Je note, en observant l’ordre chronologique, que ces enregistrements vont de juillet 1996 pour le trio, à octobre 1998 pour le duo et enfin au dernier jour de 1998 pour le solo. On passe ainsi du trio au solo. Faut-il donner un sens à ce passage ? Faut-il y voir un travail de recherche et d’approfondissement qui conduirait nécessairement au solo ? Je ne le crois pas… Il me semble en effet que ce qui caractérise le parcours de Richard Galliano, c’est plutôt la pulsation et l’alternance entre différentes sortes de formations et différents styles : septet, quatuor, trio, duo, solo… Mais en même temps on peut se demander si le solo n’est pas une manière de se situer, de se donner des repères, à partir de quoi tous les compagnonnages deviennent possibles. Je pense par exemple à Piazzolla interprété en solo, puis quelques années plus tard en septet. On trouverait sans effort bien d’autres exemples dans l'oeuvre de Richard Galliano.

En tout cas, j’en suis à la deuxième écoute des trois disques… et je sens bien que ce n’est pas fini de sitôt. Je note qu’on ne retrouve aucun titre présent sur les trois, mais qu’en revanche quelques uns figurent sur deux d’entre eux. Par exemple :

- Tango pour Claude ou Libertango en « Trio » et « Duo »,
- Taraf en « Duo » et « Solo ».

J’ai bien conscience que notre époque manie facilement le superlatif et que plusieurs fois par an on nous annonce des enregistrements historiques, qui finiront d’ici peu dans l’oubli, remplacés par d’autres enregistrements mythiques, et ainsi de suite… mais en l’occurrence, au moment même où j’écoute « Solo » et ces trois « Concerts inédits » en écrivant ces lignes, j’ai le sentiment d’écouter un chef-d’oeuvre.

Un dernier mot : durant le week-end, les catalpas et les figuiers du jardin se sont couverts de feuilles quasiment à vue d’œil.

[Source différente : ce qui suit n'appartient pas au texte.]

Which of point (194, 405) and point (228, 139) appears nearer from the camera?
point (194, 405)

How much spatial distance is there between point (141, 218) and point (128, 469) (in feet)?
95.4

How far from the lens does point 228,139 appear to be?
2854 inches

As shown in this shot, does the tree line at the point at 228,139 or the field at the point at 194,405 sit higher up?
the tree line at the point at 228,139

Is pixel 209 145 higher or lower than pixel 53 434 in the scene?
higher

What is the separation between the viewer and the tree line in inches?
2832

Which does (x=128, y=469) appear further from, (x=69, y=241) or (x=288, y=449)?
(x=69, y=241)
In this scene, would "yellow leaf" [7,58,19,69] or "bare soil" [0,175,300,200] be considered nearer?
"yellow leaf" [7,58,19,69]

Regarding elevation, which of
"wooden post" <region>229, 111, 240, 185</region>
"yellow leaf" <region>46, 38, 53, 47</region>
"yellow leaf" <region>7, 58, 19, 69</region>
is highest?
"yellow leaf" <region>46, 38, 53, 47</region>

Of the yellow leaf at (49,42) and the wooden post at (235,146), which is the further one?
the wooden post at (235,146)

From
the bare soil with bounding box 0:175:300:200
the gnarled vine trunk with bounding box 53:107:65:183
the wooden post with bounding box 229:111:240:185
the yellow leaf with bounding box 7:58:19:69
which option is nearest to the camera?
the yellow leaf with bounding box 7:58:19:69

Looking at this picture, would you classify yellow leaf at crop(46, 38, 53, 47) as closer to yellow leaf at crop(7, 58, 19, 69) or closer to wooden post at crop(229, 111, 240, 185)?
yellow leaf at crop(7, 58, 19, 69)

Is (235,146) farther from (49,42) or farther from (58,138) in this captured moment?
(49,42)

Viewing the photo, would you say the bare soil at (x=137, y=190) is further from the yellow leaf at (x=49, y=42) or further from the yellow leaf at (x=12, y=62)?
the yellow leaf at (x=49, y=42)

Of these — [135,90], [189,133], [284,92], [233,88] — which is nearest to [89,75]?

Celles des catalpas sont comme des rosaces ; celles des figuiers sont plus arrondies. Elles ont le même vert tendre ourlé de blanc. On pense déjà à l’ombre bienfaisante des catalpas et aux allées mauves et sucrées sous les figuiers.

Post-scriptum : ce lundi 10 avril, 14h05, Virgin, près du Capitole, nous achetons le dernier opus de Gotan Project :

- "Gotan Project, Lunatico", Ya Basta ! Science & Mélodie, 2006.

Sur le chemin du retour vers la maison, nous écoutons quelques titres pour avoir une première impression. Le son Gotan Project est bien là ; à première écoute, ce son est moins brutal que dans les disques précédents. Impression à vérifier. La force hypnotique est bien présente.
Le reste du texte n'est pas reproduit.